The shortcuts AI will allow for will have the unintended consequence (as any new tool had before it, historically) of rendering some skills less important, and that culture thereby losing some of the refinement it had of those skills. (Specific example: an AI capable of producing a detailed landscape of the kind the artist wants by him inputting a simple drawing of a landscape like it will necessarily degrade that culture's artists' ability to paint landscapes, since such a skill will no longer be as important and somewhat neglected.)

The same has happened many times before, such as how the average digital artist today will not know how to properly handle physical color materials, or how the average composer today will not be able to compose using counterpoint as well as a renaissance composer would after music shifted in focus from polyphony to homophony.

Keep in mind that we are talking about averages and that there will always be outliers who feel driven enough to refine their skills but that, unfortunately, some level of skill turning from common to outlier still means an overall degradation of general culture.

Even if we weren't scared of losing some of the refinement of our skills, there are other, more tangible consequences. The increasing ease of creating art will teach people to expect this same ease in all areas of the artform. This is why if you met an artist who knew how to create and handle paints he mixed himself from pigments, you could be reasonably certain this person had spent the same kind of effort learning perspective, lighting and anatomy. You cannot have that same expectation when meeting someone who owns a drawing tablet. The lower barrier to entry will not only mean encountering more bad artists in your search for good ones, but it will soften and weaken the good artists as well, since the medium will not push them to excel as much as it did in the past.

In other words, AI art is neither fully good, nor fully bad. We can look forward to some amazing things we have never seen before, but also degradation in some areas where we were used to something better before. The people who think AI's contribution to art will be purely positive are as deluded as the people who claim it will be purely negative. Few things are ever that simple.
 
I haven't see this video posted: legendary Disney animator Aaron Blaise gives his thoughts on Corridor Crew AI animation.
I just find so funny how internet artists on twitter constantly have a meltdown every time that AI is mentioned and then you have Aaron, a guy with much more experience and involved in many masterpieces of the world of animation, have a calm and reasonable demeanor without ignoring the issues that have been raised in regards to the ethics of it.

Goes to show the difference between a professional and a screaming child that just so happens to work within the industry.
This sums up my experience to a tee. Talking to both professional artists and prospective artists leaving uni I've noticed they're all pretty stoked.

Every time it gets brought up I expect some soyboy impotent rage about ai destroying the industry, but they're all incredibly excited. The most ai skeptical person I know there, thinks ai is great he's just a little concerned over if it'll be used as a tool or as to generate filler artwork.

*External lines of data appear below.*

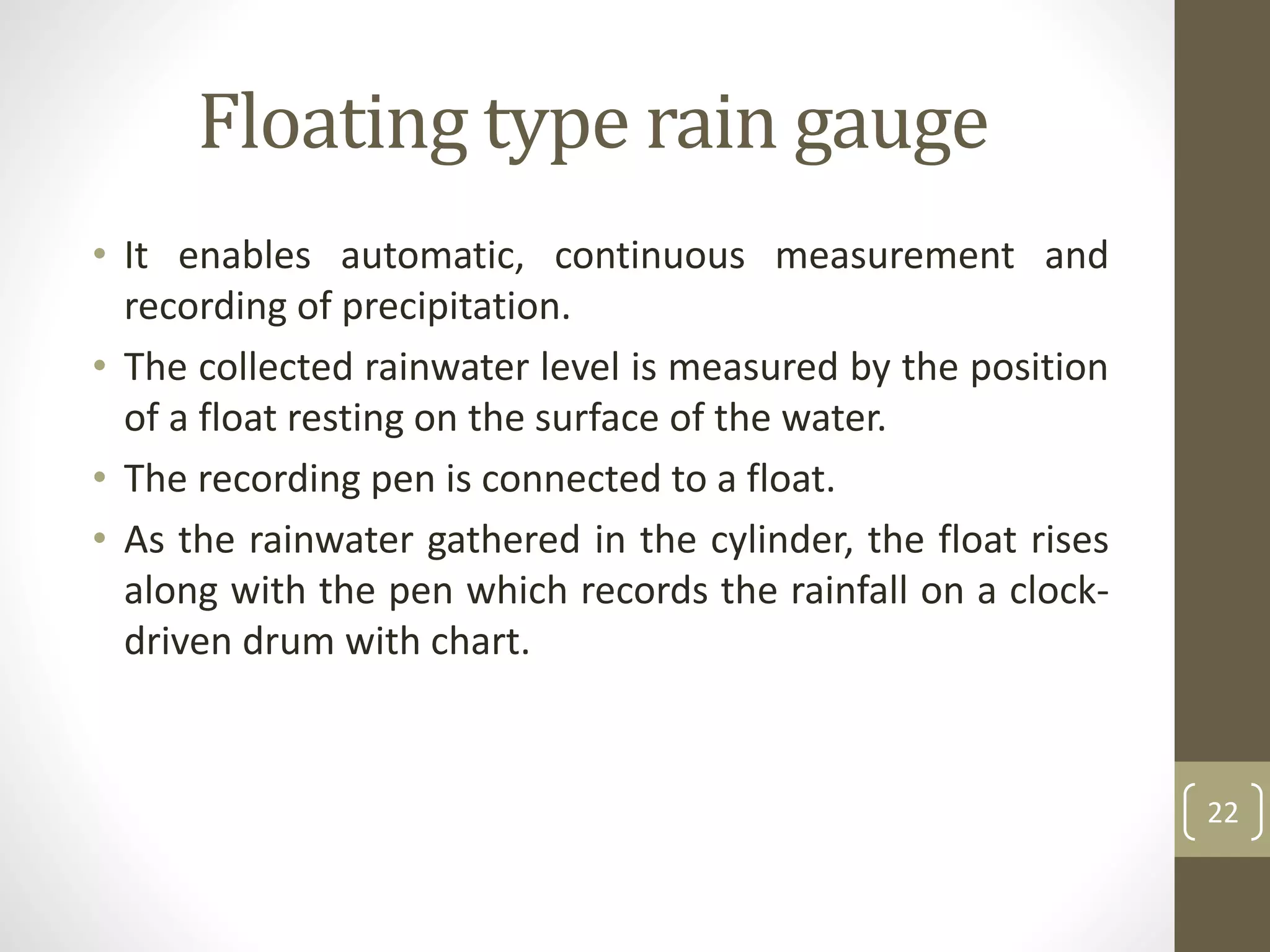 Floating type rain gauge

• It enables automatic, continuous measurement and recording of precipitation.
• The collected rainwater level is measured by the position of a float resting on the surface of the water.
• The recording pen is connected to a float.
• As the rainwater gathered in the cylinder, the float rises along with the pen which records the rainfall on a clock-driven drum with chart.

22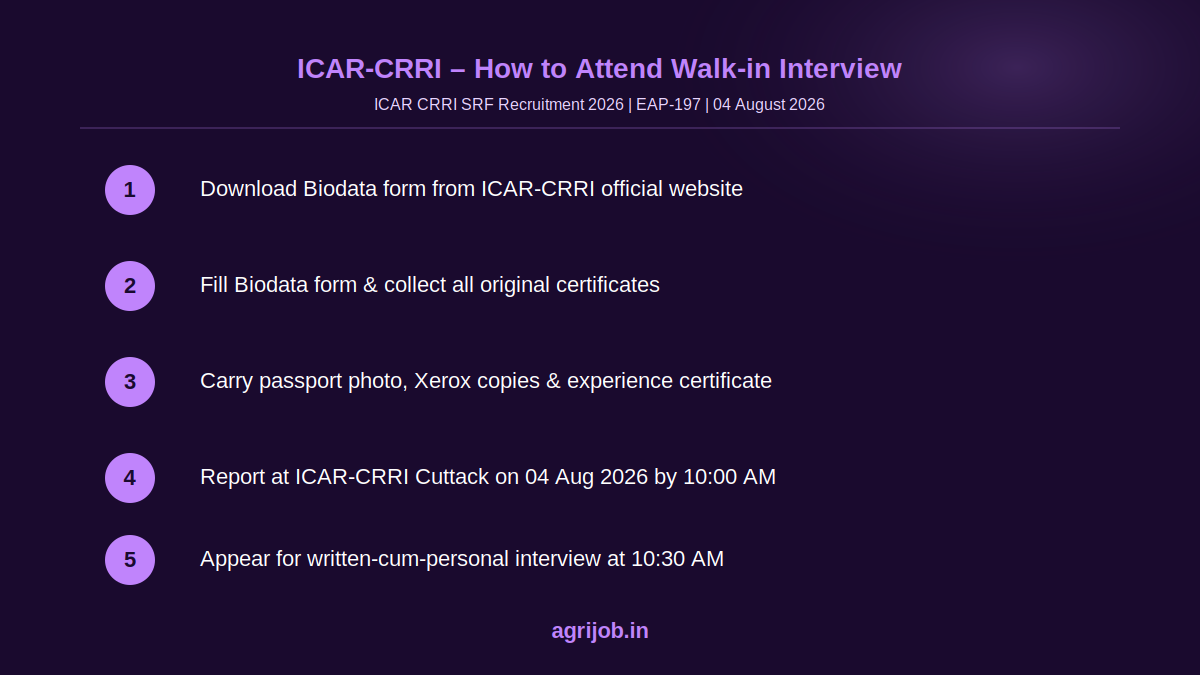 ICAR-CRRI – How to Attend Walk-in Interview

ICAR CRRI SRF Recruitment 2026 | EAP-197 | 04 August 2026

1 Download Biodata form from ICAR-CRRI official website

2 Fill Biodata form & collect all original certificates

3 Carry passport photo, Xerox copies & experience certificate

4 Report at ICAR-CRRI Cuttack on 04 Aug 2026 by 10:00 AM

5 Appear for written-cum-personal interview at 10:30 AM

agrijob.in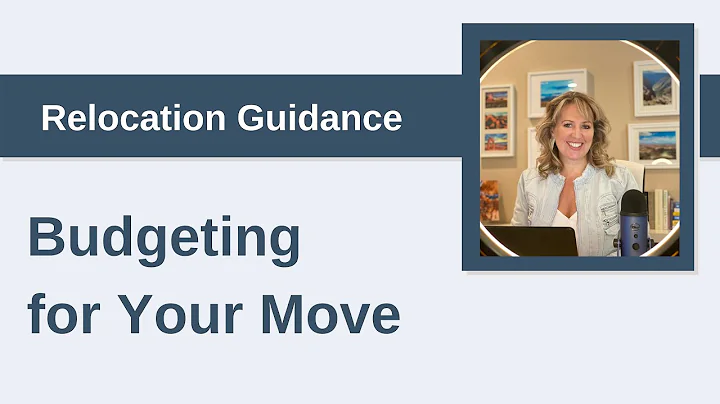 Relocation Guidance

Budgeting for Your Move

It's an exciting time for them.
 
It's an exciting time for them.
Personally, as merely a hobby artist I'm thrilled.
Even using a lower quality program like craiyon already helps majorly with quickly figuring out a good colour scheme, composition, other elements, and overall inspiration.
It makes a good base, it's like a 'finish the drawing' game, and it's fun.

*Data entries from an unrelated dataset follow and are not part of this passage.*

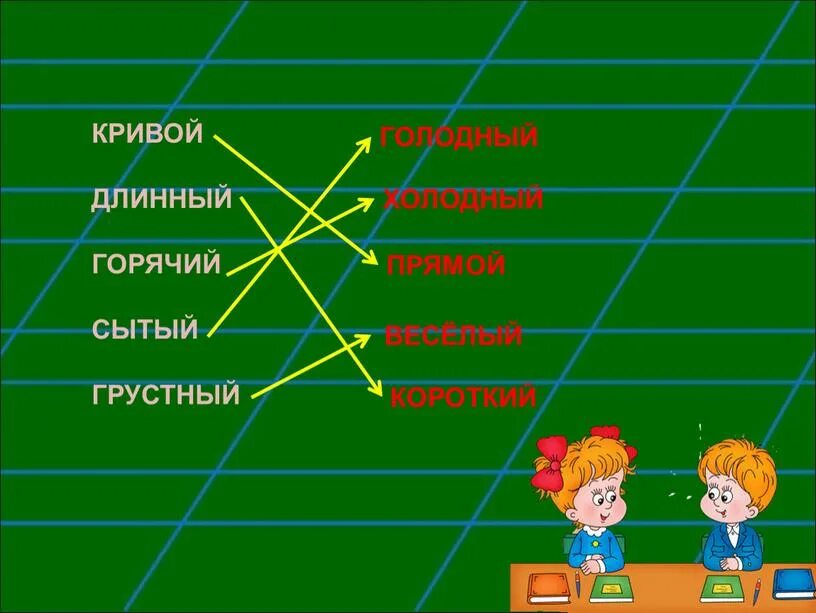 КРИВОЙ
ДЛИННЫЙ
ГОРЯЧИЙ
СЫТЫЙ
ГРУСТНЫЙ

ГОЛОДНЫЙ
ХОЛОДНЫЙ
ПРЯМОЙ
ВЕСЁЛЫЙ
КОРОТКИЙ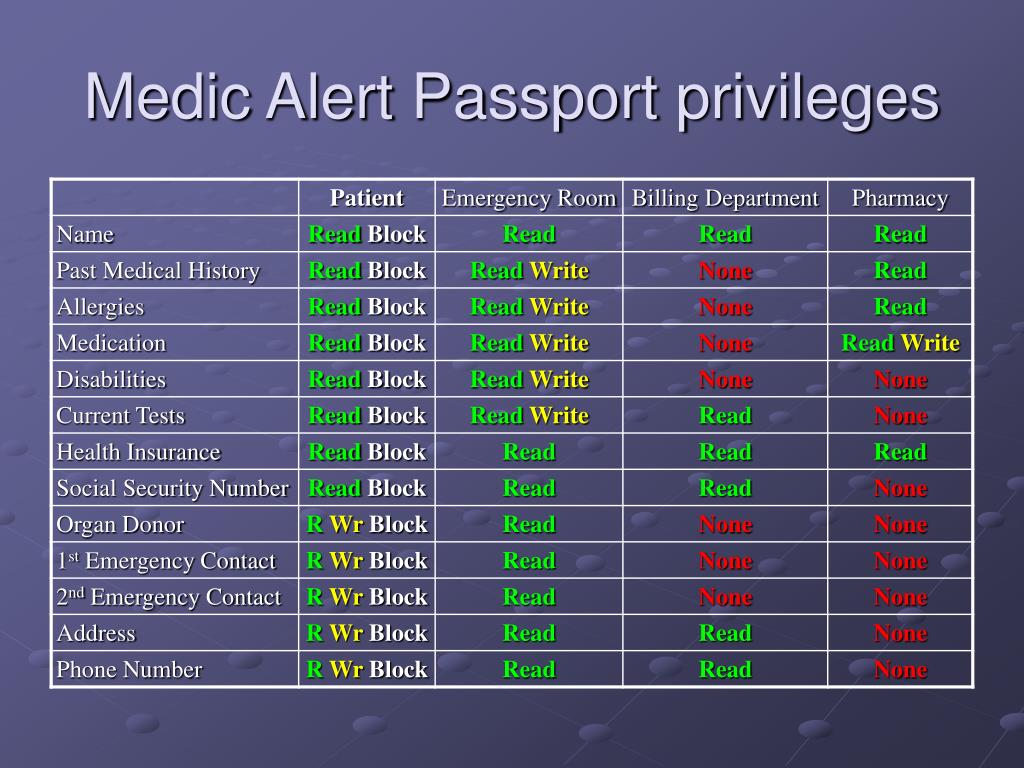 Medic Alert Passport privileges

| | Patient | Emergency Room | Billing Department | Pharmacy |
|---|---|---|---|---|
| Name | Read Block | Read | Read | Read |
| Past Medical History | Read Block | Read Write | None | Read |
| Allergies | Read Block | Read Write | None | Read |
| Medication | Read Block | Read Write | None | Read Write |
| Disabilities | Read Block | Read Write | None | None |
| Current Tests | Read Block | Read Write | Read | None |
| Health Insurance | Read Block | Read | Read | Read |
| Social Security Number | Read Block | Read | Read | None |
| Organ Donor | R Wr Block | Read | None | None |
| 1$^{st}$ Emergency Contact | R Wr Block | Read | None | None |
| 2$^{nd}$ Emergency Contact | R Wr Block | Read | None | None |
| Address | R Wr Block | Read | Read | None |
| Phone Number | R Wr Block | Read | Read | None |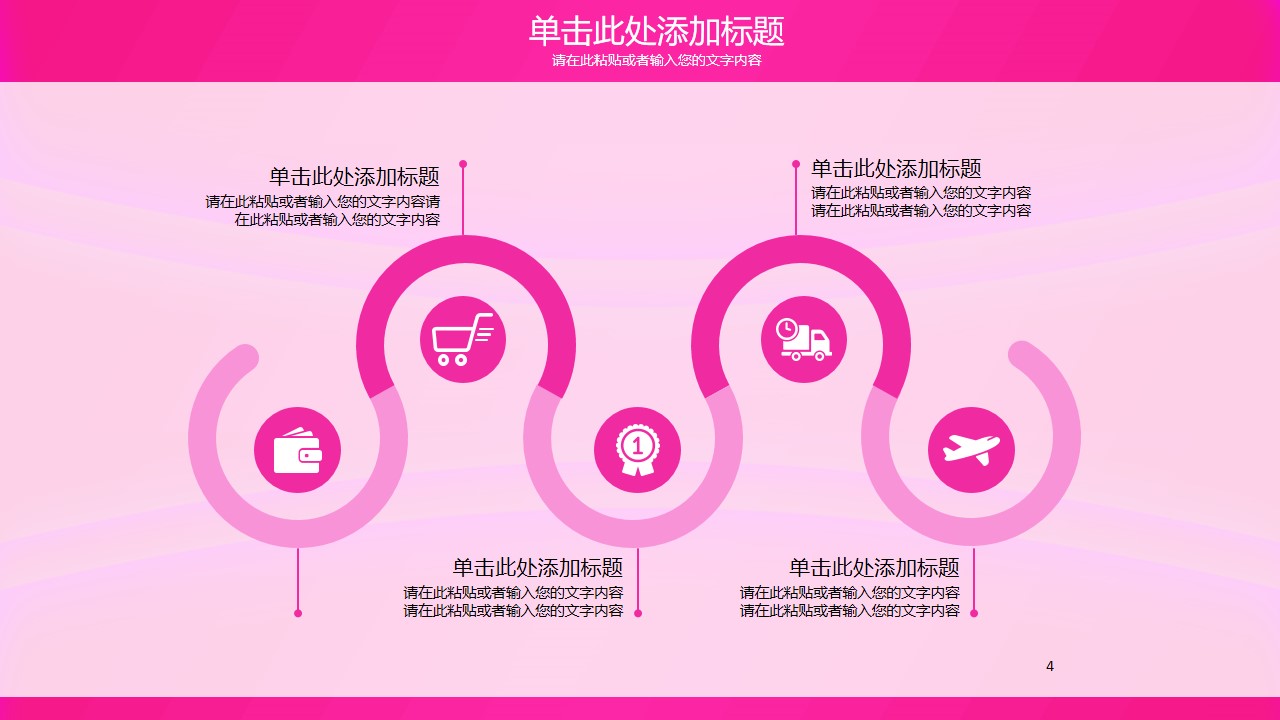 单击此处添加标题
请在此粘贴或者输入您的文字内容

单击此处添加标题
请在此粘贴或者输入您的文字内容请在此粘贴或者输入您的文字内容

单击此处添加标题
请在此粘贴或者输入您的文字内容
请在此粘贴或者输入您的文字内容

1

单击此处添加标题
请在此粘贴或者输入您的文字内容
请在此粘贴或者输入您的文字内容

单击此处添加标题
请在此粘贴或者输入您的文字内容
请在此粘贴或者输入您的文字内容

4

And we've already seen professional artists use higher quality ai art for a base too, so that they can skip a few tedious steps, which saves a lot of time and money (and outsourcing).
Personally, I don't use the more advanced programs becaus that makes it less fun and I'm cheap, but for actual drawslaves it will make them have to slave less.

The people I see seethe the most, are the people who do shitty Twitter comissions, or those who make soulless low quality shit that would probably have been outsourced to Korea within a few years anyways.
Maybe with ai we can finally have pretty things again rather than Steven Universe blobs chugged out by diversity hires.